In child cases, however, it is not advisable to make this decision on behalf of the child. The Judge will want to ensure that the child has fully recovered. The Infant Settlement Hearing is therefore designed to protect the child’s interest and ensure that the compensation is appropriate in the circumstances.
Infant Settlement Hearings
The Infant Settlement Hearing will be heard by a Judge in his/her Chambers rather than in open Court and although it would be necessary for the child and litigation friend to be present the process is not as scary as it sounds. Your Solicitor will attend with you and will assist throughout the Hearing. Although it is possible for someone from the insurance company to attend this rarely happens and it will normally only be you, your child and your Solicitor who attend the Hearing.
Judges understand that the child and their litigation friend are likely to be nervous in attending Court as it is likely to be their first encounter with the Court system. In those circumstances they go out of their way to make everyone feel as comfortable and to make the whole process as painless as possible. The Judge will ask the child (or litigation friend depending on the child’s age) about their injuries and their recovery. If the Judge is satisfied that the child has fully recovered and that the offer is appropriate an Order will be made to settle the case.
Investment of damages
The Judge will then have options as to how to deal with the damages (money) agreed. The money cannot be paid over to the child until they reach 18 but the Judge can order the money to be paid into the Court Funds Office where it will accrue interest (albeit at a low rate) until the child reaches 18 when the money will be paid to the child.
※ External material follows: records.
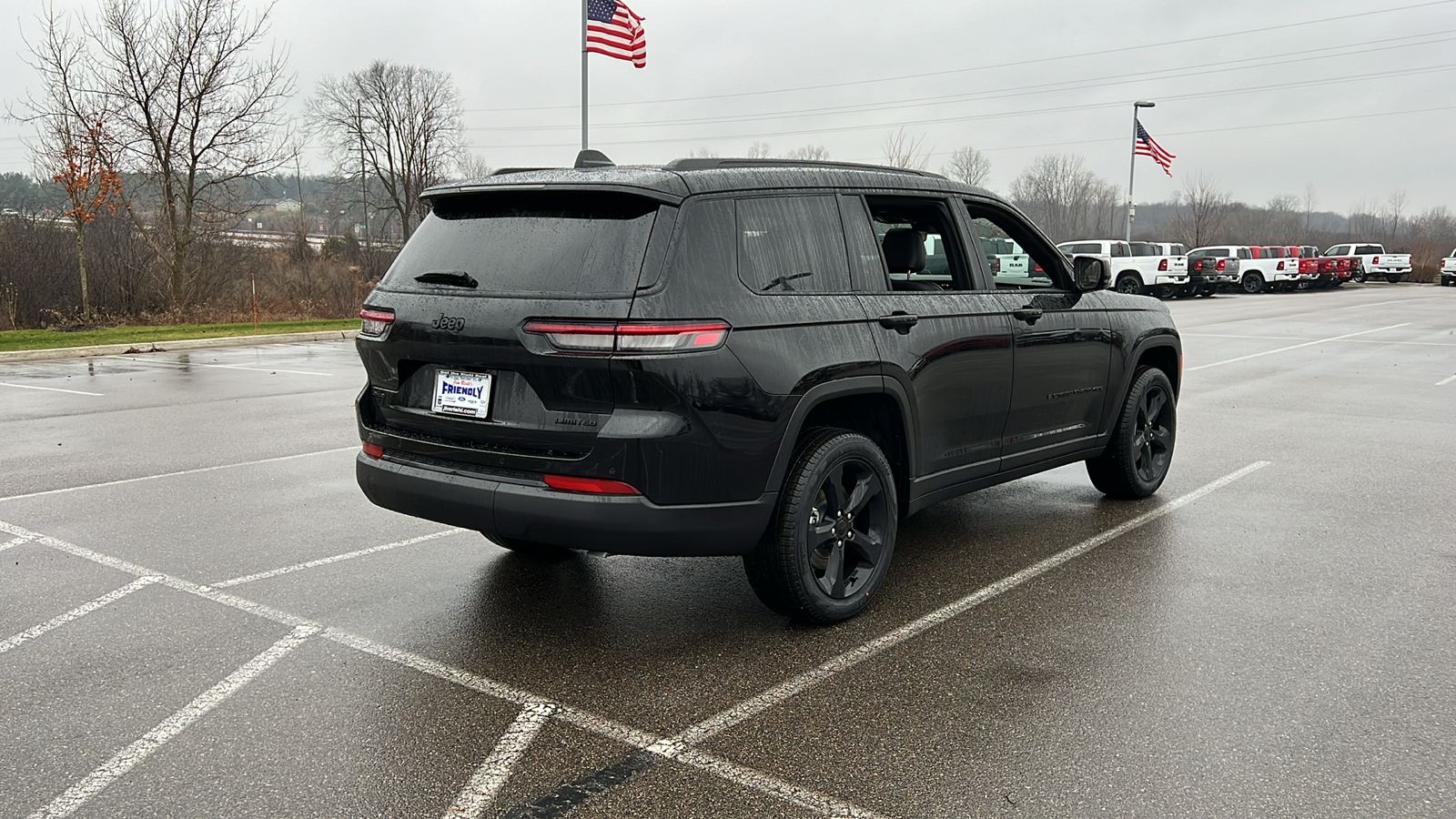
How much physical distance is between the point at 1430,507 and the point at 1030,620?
3780mm

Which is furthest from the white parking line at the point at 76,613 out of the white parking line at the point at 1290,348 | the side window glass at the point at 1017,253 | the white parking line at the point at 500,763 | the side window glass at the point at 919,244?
the white parking line at the point at 1290,348

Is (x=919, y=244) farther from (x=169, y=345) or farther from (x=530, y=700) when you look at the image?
(x=169, y=345)

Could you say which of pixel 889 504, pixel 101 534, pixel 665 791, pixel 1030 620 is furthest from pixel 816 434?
pixel 101 534

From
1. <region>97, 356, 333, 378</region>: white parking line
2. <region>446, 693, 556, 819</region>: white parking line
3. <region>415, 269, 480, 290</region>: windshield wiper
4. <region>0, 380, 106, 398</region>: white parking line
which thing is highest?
<region>415, 269, 480, 290</region>: windshield wiper

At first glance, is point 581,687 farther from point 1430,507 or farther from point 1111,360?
point 1430,507

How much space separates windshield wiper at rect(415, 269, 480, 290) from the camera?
4.25 m

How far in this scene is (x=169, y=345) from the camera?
19.1m

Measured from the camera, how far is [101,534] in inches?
236

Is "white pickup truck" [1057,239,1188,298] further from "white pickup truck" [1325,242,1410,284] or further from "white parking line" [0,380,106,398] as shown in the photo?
"white parking line" [0,380,106,398]

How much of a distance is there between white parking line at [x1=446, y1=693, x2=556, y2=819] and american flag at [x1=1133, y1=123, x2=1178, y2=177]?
40421 mm

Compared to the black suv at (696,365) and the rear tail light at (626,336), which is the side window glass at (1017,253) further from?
the rear tail light at (626,336)

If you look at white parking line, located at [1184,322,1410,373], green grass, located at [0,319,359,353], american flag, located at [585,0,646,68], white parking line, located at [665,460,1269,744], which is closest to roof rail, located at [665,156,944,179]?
white parking line, located at [665,460,1269,744]

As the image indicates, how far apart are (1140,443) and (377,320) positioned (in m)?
4.71

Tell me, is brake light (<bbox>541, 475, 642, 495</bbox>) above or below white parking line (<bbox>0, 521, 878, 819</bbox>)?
above
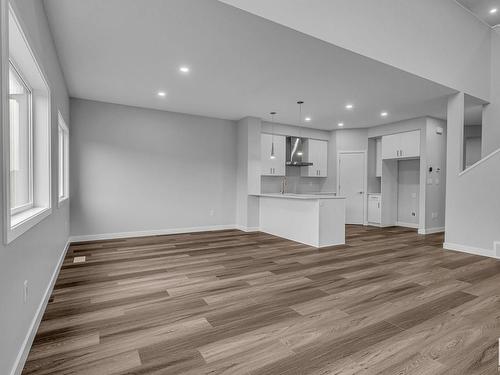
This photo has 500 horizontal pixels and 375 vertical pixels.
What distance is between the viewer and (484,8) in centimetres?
459

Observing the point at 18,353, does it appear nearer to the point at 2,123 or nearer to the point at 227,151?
the point at 2,123

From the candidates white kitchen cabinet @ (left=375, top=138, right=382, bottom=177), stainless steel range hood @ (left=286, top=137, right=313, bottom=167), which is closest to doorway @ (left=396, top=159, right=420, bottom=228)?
white kitchen cabinet @ (left=375, top=138, right=382, bottom=177)

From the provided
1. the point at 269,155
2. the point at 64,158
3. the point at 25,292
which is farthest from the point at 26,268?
the point at 269,155

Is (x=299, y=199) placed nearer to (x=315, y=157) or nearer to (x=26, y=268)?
(x=315, y=157)

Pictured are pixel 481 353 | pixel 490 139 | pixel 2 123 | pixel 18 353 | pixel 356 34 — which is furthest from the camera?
pixel 490 139

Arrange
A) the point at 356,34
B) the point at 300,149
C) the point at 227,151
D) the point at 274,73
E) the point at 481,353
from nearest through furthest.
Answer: the point at 481,353 → the point at 356,34 → the point at 274,73 → the point at 227,151 → the point at 300,149

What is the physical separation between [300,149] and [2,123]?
6849mm

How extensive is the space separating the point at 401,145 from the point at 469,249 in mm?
3170

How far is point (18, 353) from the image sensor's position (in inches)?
63.3

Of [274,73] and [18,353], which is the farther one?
[274,73]

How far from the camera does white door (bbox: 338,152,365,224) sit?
7805 mm

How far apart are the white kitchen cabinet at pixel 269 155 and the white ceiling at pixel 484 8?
4.27 meters

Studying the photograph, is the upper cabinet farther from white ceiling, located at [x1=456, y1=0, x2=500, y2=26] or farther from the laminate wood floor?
the laminate wood floor

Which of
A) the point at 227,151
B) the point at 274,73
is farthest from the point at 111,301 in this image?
the point at 227,151
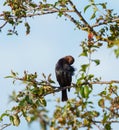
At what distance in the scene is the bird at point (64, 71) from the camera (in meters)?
8.77

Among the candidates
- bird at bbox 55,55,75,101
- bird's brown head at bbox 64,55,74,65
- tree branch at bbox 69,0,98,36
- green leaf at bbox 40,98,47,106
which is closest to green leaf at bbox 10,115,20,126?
green leaf at bbox 40,98,47,106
If your child’s money is paid into the Court Funds office is very important that you keep them informed of any changes in your child’s address so that the Court knows how to contact him/her when it is time to release the money.
In some cases, however, the Judge may decide to order the money to be paid to the litigation friend to hold for the benefit of the child until he/she attains the age of 18 when the money must be handed over with any interest which has accrued in the meantime. This is often the preferable outcome as the person holding the money then has control over the rate of interest but the decision on how the money is to be paid will be made by the Judge alone. A Judge may decide to use this option if the money involved is low in value or if the child is nearly 18 at the time of the Court Hearing.